The monoclonal antibody 20/70 recognizes the mouse receptor for C5a (CD88). The mouse anaphylatoxin complement factor C5a, a split product of C5, is one of the most potent inflammatory chemoattractants and interacts with two C51 receptors, C5aR and C5L2. Most of the C5a effects are mediated through C5aR. C5aR is known to be crucial in the initiation of acute inflammatory responses. C5a receptor is a seven transmembrane GTP-binding-protein-coupled receptor that belongs to the rhodopsin supergene family. The 45 kDa C5a receptor is expressed by leukocytes such as neutrophils, eosinophils, basophils, monocytes, dendritic cells and mast cells. C5aR can be expressed on both immune and nonimmune cells. Nonimmune cells expressing C5aR include vascular endothelial cells, cardiomyocytes and bronchial epithelial cells. Signaling of C5aR involves intracellular calcium mobilization and activation of among others protein kinase- B (PKB) and protein phospholipase D (PLD) pathways. High C5aR expression levels have been associated with the pathogenesis of many inflammatory conditions, autoimmune and neurodegenerative diseases like rheumatoid arthritis, multiple sclerosis, atherosclerosis and inflammatory bowel diseases. In vivo blockade of C5aR greatly reduces inflammatory injury.

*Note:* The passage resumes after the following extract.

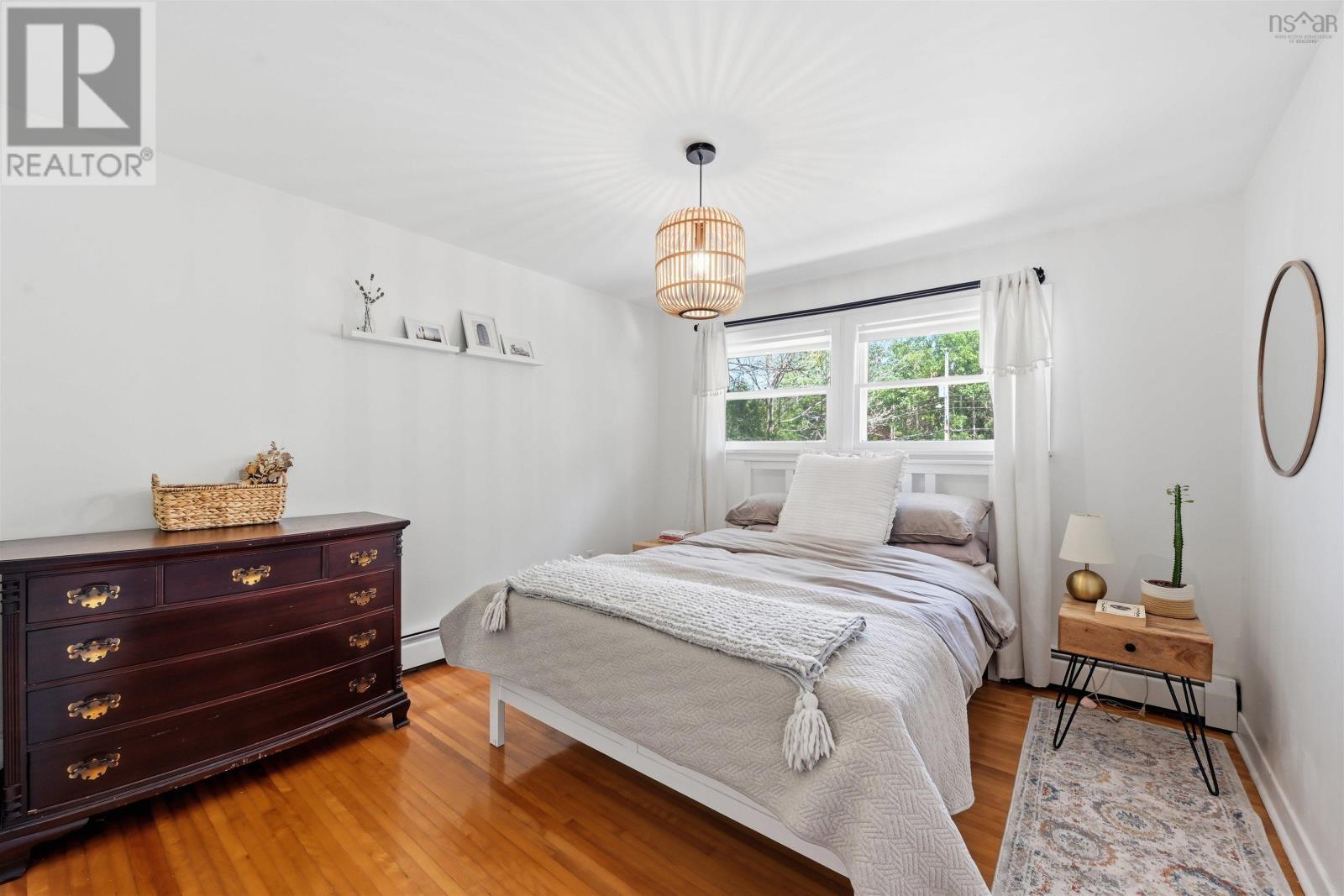 21 Lewis Drive - 22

The monoclonal antibody 20/70 has been used in functional studies and is capable to prevent the binding of C5a to its receptor.

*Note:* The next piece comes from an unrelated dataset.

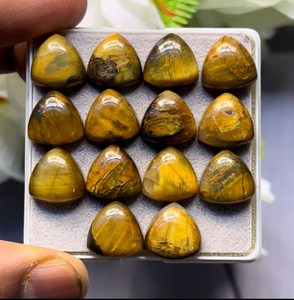 คาโบชองหินตาเสือธรรมชาติทรงสามเหลี่ยมเคลือบเงาสีเหลืองสำหรับงานประดิษฐ์เครื่องประดับ - Product Image 1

Flow cytometry, Functional studies, Immuno fluorescence
FC: 2x10^5 cells were blocked with human and murine IgG on ice for 20’. Cells were stained with 10μg antibody 20/70 for 45’ in PBS/1.5S. For analysis with FACS cells were washed with PBS/1%formaldehyde (Ref.2).
FS: Before migration towards C5a was induced, 2x105 cells were incubated for 30’ with 10μg antibody 20/70 in a transwell migration assay (Ref.2).
IF: Cells were cultured on coverslips, fixed with 4% PFA for 20’, blocked with 3% BSA for 2h and stained with antibody 20/70 for 2h (Ref.6).
Dilutions to be used depend on detection system applied. It is recommended that users test the reagent and determine their own optimal dilutions. The typical starting working dilution is 1:50. For functional studies, in vitro dilutions have to be optimized in user’s experimental setting.